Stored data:
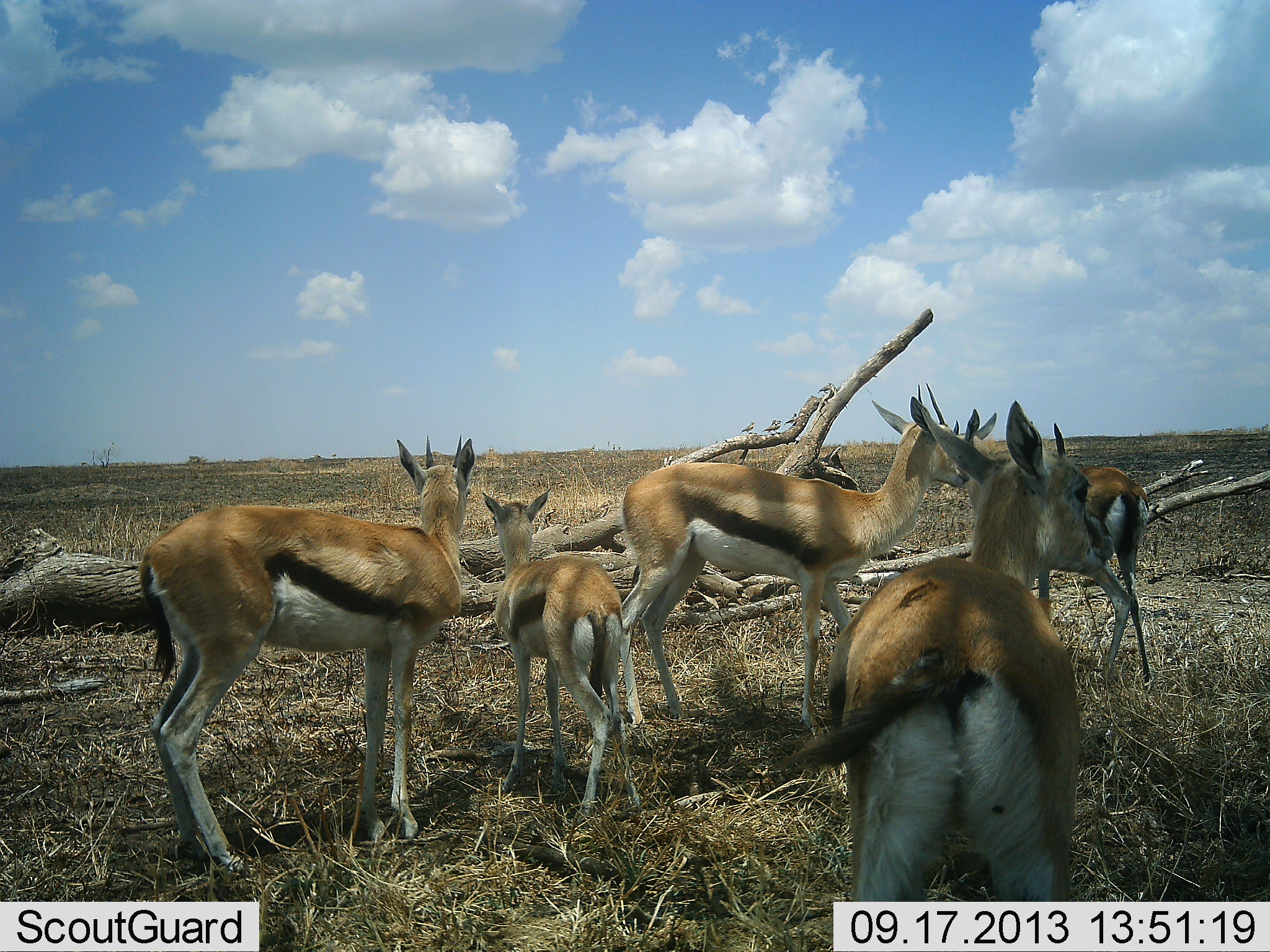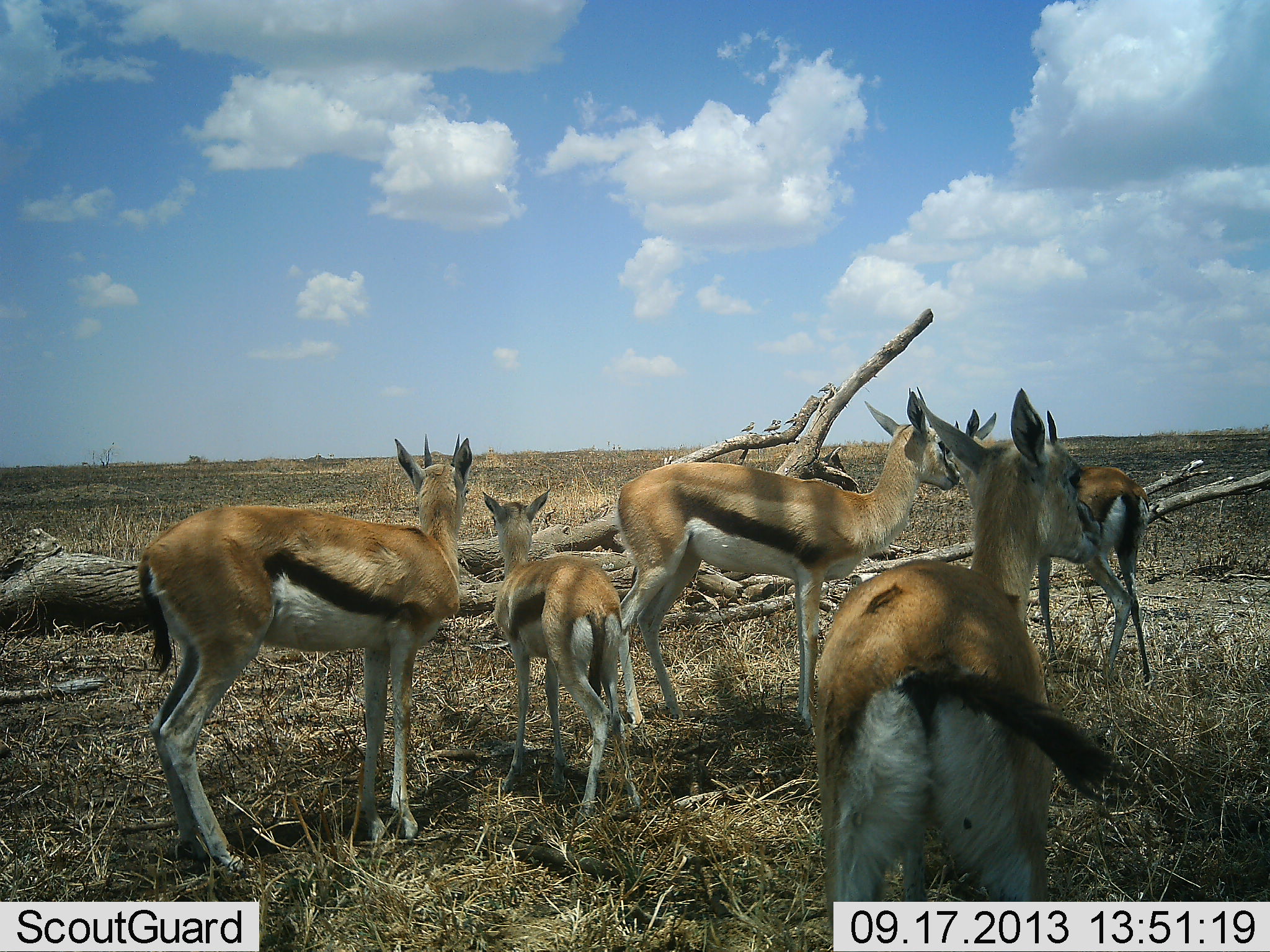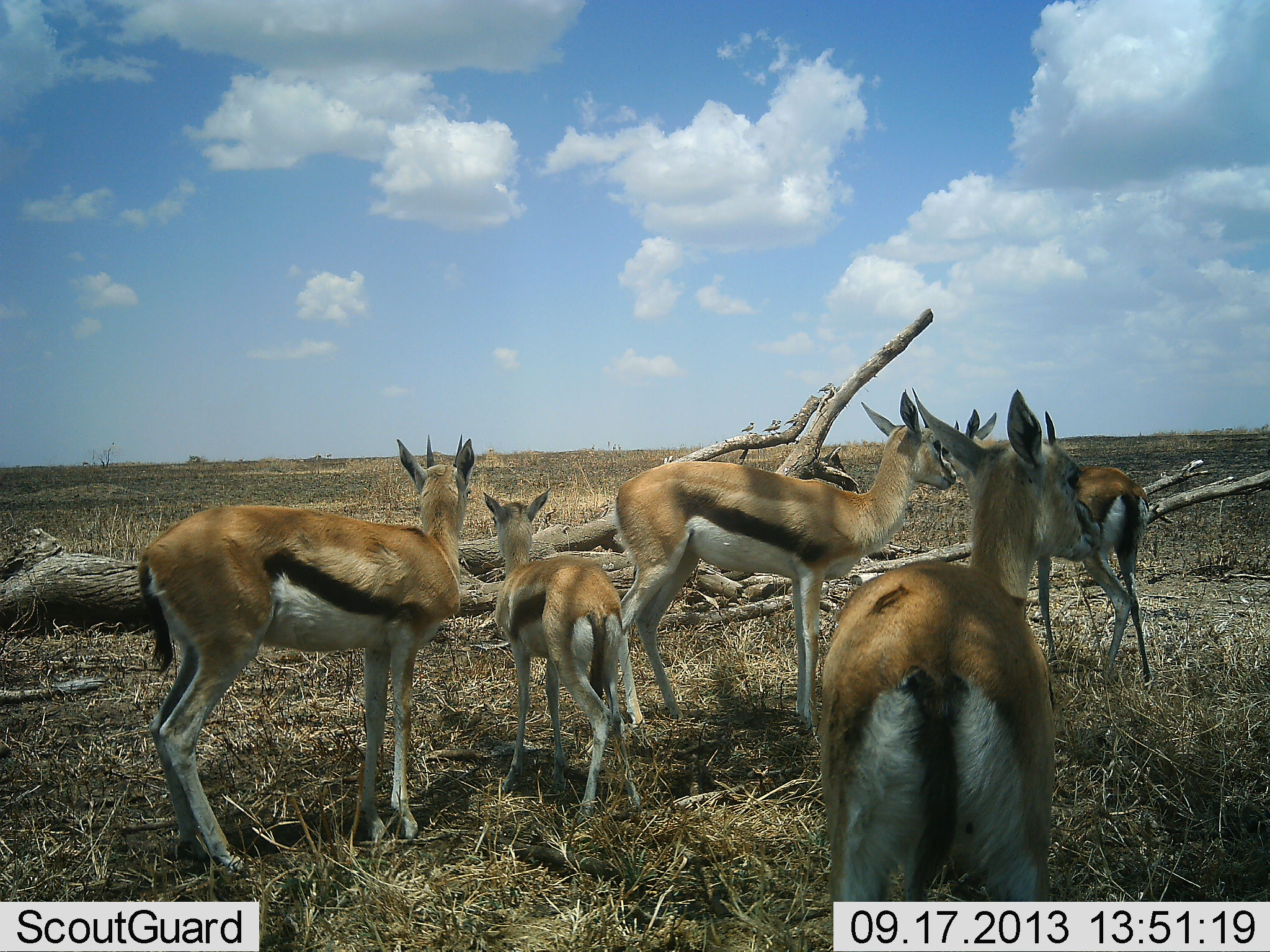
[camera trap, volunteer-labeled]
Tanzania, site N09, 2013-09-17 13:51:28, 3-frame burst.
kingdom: Animalia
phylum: Chordata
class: Mammalia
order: Artiodactyla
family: Bovidae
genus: Eudorcas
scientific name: Eudorcas thomsonii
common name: thomson's gazelle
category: gazellethomsons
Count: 5.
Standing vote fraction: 90%.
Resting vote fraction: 10%.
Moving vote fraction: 0%.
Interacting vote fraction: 10%.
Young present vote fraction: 70%.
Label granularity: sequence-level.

Exercise: In the entries above, find every line holding the word "vote" and copy it out.

Result of the exercise:
Standing vote fraction: 90%.
Resting vote fraction: 10%.
Moving vote fraction: 0%.
Interacting vote fraction: 10%.
Young present vote fraction: 70%.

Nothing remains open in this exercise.